83 motocyklistów z Polski i z zagranicy weźmie udział w XIII Międzynarodowym Motocyklowym Rajdzie Katyńskim, który w sobotę wyruszy spod Pomnika Katyńskiego przy Placu Zamkowym w Warszawie. Jak podkreślają organizatorzy, tegoroczny rajd będzie wyjątkowy. "Trasa prowadzi nie tylko przez tereny Kresów Rzeczypospolitej, ale i śladami oręża Jana III Sobieskiego, aby uczcić 330. rocznicę polskiego zwycięstwa pod Wiedniem" - powiedziała PAP Anna Ostrowska ze Stowarzyszenia Międzynarodowy Motocyklowy Rajd Katyński.
W tym roku rajd potrwa trzy tygodnie, trasa będzie liczyła ponad 7,5 tys. km i poprowadzi przez Polskę, Litwę, Białoruś, Rosję, Ukrainę, a także Słowację, Węgry, Austrię i Czechy. Zakończy się 15 września w miejscu startu, czyli przy Pomniku Katyńskim.
Stowarzyszenie, którego głównymi celami jest pielęgnowanie tradycji narodowych, ale także udzielanie pomocy Polakom na Wschodzie (na terenie byłych republik ZSRR), od kilkunastu lat organizuje rajdy do miejsc mordu i pochówku patriotów polskich.
W tym roku rajd potrwa trzy tygodnie, trasa będzie liczyła ponad 7,5 tys. km i poprowadzi przez Polskę, Litwę, Białoruś, Rosję, Ukrainę, a także Słowację, Węgry, Austrię i Czechy. Zakończy się 15 września w miejscu startu, czyli przy Pomniku Katyńskim.
"Rokrocznie stajemy przed dylematem, jak zaplanować trasę, aby odwiedzić wszystkich tych, którzy tam na nas czekają. Musimy wybierać, bo okazuje się, że trzy tygodnie to zdecydowanie za mało" – powiedział komandor Rajdów Katyńskich, ich organizator i pomysłodawca Wiktor Węgrzyn.
"Mimo że to nasza trzynasta podróż motocyklami na Kresy Rzeczypospolitej, każdy rajd jest niepowtarzalny, pełen wrażeń i niezwykłych wzruszających spotkań" - dodał.

Poniższe dane:
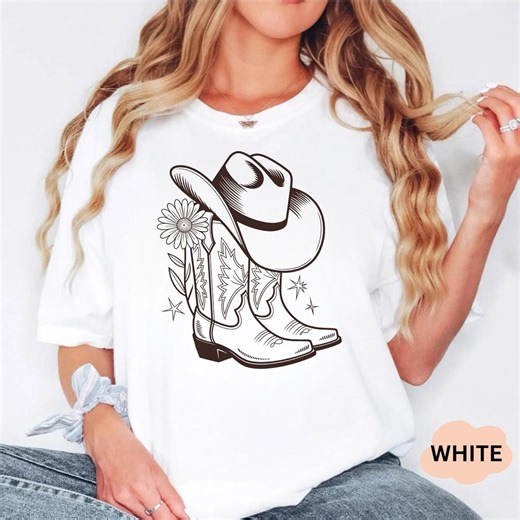 Comfort Colors Cowboy Boots T-shirt, Western Rodeo Graphic Tee - Etsy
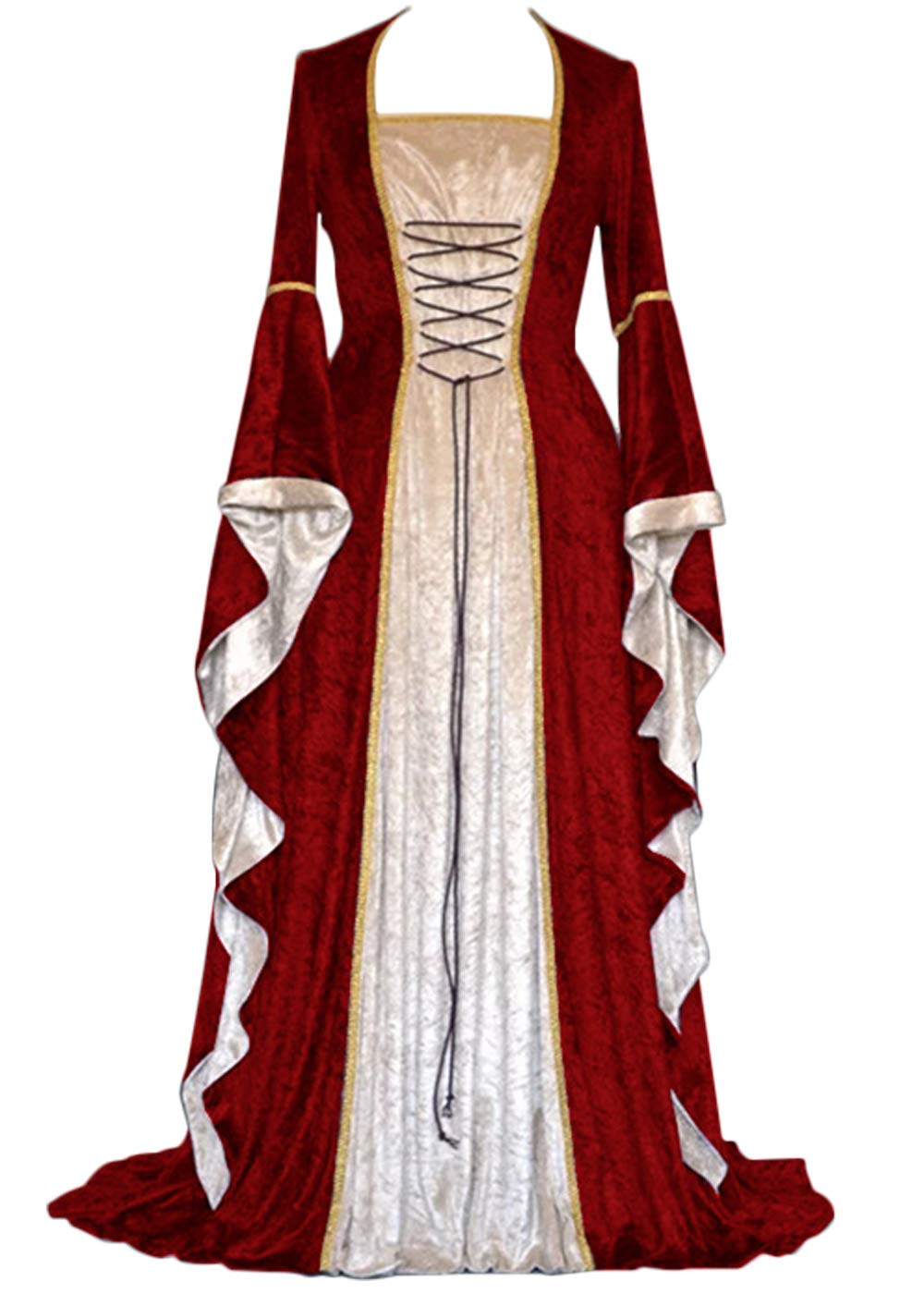 YEAXLUD Womens Renaissance Medieval Costume Dress Lace up Irish Over Long Dresses Cosplay Retro Gown S-5XL (XL, Wine Red)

Zadanie do wykonania:
Proszę przytoczyć ponownie całość tekstu o Rajdzie Katyńskim od słów „Stowarzyszenie, którego głównymi” aż po słowa „pochówku patriotów polskich.”, zamieniając „rajdy” na „wyprawy”.

Sekcja odpowiedzi:
Stowarzyszenie, którego głównymi celami jest pielęgnowanie tradycji narodowych, ale także udzielanie pomocy Polakom na Wschodzie (na terenie byłych republik ZSRR), od kilkunastu lat organizuje wyprawy do miejsc mordu i pochówku patriotów polskich.